Several rodent models of anorexia have been developed which largely involve subjecting the animals to various environmental stressors or using gene knockout mice to test hypotheses about the effects of certain genes on related behaviour.[3] These models have suggested that the hypothalamic-pituitary-adrenal axis may be a contributory factor, although the models have been criticised as food is being limited by the experimenter and not the animal, and these models cannot take into account the complex cultural factors known to affect the development of anorexia nervosa.

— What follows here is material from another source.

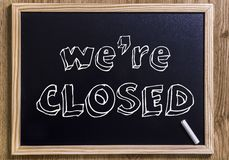 We're closed Royalty Free Stock Photo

Neurobiological factorsEdit

There are strong correlation (but not proven causation) between the neurotransmitter serotonin and various psychological symptom such as mood, sleep, emesis (vomiting), sexuality and appetite. A recent review of the scientific literature has suggested that anorexia is linked to a disturbed serotonin system,[4] particularly to high levels at areas in the brain with the 5HT1A receptor - a system particularly linked to anxiety, mood and impulse control. Starvation has been hypothesised to be a response to these effects, as it is known to lower tryptophan and steroid hormone metabolism, which, in turn, might reduce serotonin levels at these critical sites and, hence, ward off anxiety. In contrast, studies of the 5HT2A serotonin receptor (linked to regulation of feeding, mood, and anxiety), suggest that serotonin activity is decreased at these sites. One difficulty with this work, however, is that it is sometimes difficult to separate cause and effect, in that these disturbances to brain neurochemistry may be as much the result of starvation, than continuously existing traits that might predispose someone to develop anorexia. There is evidence, however, that both personality characteristics (such as anxiety and perfectionism) and disturbances to the serotonin system are still apparent after patients have recovered from anorexia,[5] suggesting that these disturbances are likely to be causal risk factors.

Recent studies also suggest anorexia may be linked to an autoimmune response to melanocortin peptides which influence appetite and stress responses.[6]